After missing three games due to a quad strain sustained on Aug. 12, Harrison returned to the A's lineup Monday night. It was a minor strain, but having dealt with injuries in the past, Harrison chose to be cautious and allow himself time to fully recover before getting back on the field.
“I knew when I originally did it that it wasn’t as serious as what I've done in the past," Harrison told reporters after the A's 5-2 loss to the White Sox. "At the same time, things I've done in the past allowed me to assess the situation and sometimes know that it’s better to be smart instead of going out there and trying to be a hero.
"I’ve done that before and ended up missing some time. Being traded here I knew I was traded to be part of a playoff push and I can't help with a playoff push if I'm not on the field.”
The A's ended up losing the first game of a crucial four-game series against the White Sox on Monday night. Having rallied in the bottom of the eighth, bringing the tying run to the plate, it was Chicago's lethal combination of Craig Kimbrel and Liam Hendriks out of the bullpen that sealed Oakland's fate.
“To be honest, I don't really care who is on the other side," Harrison said. "It’s baseball, they’re human just like us. It’s no secret what they have over there or who anyone may have in their bullpen. That’s part of the game within the lines, I don't care who’s over there and neither do we.”
When facing Kimbrel and Hendriks, hitters can expect plenty of velocity from two of the game's elite arms.
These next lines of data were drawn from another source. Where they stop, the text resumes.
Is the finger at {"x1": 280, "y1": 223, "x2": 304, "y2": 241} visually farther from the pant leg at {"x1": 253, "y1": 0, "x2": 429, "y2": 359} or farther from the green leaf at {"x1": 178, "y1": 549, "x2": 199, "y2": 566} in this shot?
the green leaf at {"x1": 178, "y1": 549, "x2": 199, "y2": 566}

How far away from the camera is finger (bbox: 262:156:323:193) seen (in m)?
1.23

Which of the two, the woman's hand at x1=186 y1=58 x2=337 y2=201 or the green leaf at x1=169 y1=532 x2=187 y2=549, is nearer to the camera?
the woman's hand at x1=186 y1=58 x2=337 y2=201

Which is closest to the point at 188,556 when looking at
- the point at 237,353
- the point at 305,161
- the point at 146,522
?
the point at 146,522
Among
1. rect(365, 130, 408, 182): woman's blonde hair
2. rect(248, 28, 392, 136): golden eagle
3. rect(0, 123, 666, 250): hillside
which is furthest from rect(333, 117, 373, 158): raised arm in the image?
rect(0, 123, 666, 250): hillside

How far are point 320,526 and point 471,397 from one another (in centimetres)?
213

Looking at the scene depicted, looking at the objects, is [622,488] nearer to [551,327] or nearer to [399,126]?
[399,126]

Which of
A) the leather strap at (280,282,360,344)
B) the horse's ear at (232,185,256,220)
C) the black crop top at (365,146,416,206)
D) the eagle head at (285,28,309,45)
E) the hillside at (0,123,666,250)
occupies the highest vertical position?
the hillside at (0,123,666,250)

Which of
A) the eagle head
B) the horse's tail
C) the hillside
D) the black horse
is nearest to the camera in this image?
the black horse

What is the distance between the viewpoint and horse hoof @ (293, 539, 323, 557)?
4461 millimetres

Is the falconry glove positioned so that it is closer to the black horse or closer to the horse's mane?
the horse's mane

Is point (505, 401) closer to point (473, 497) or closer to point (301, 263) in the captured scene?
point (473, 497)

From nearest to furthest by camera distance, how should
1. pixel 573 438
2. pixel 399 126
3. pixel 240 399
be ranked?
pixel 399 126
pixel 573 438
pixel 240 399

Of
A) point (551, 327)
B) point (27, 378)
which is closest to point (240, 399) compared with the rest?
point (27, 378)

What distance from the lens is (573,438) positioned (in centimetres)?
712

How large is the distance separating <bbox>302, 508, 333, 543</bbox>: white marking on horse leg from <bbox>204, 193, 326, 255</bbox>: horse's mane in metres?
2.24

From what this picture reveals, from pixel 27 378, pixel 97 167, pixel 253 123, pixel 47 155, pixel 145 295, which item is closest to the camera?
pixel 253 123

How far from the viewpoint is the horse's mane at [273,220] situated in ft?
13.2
Harrison and the A's had no choice but to confront one of (if not the best) bullpen duo in the league head-on.
“Velocity, that’s part of the game," Harrison added. "It’s not a matter of trying to run from it or this-and-that. Everybody’s throwing hard. It’s a challenge, that’s what we’re all up for. They got lucky tonight, that’s what I call it. They got lucky.”
Always level-headed while offering a veteran perspective on every aspect of the game, it's Harrison's leadership that is the cherry on top of one of the all-around better players in the game of baseball.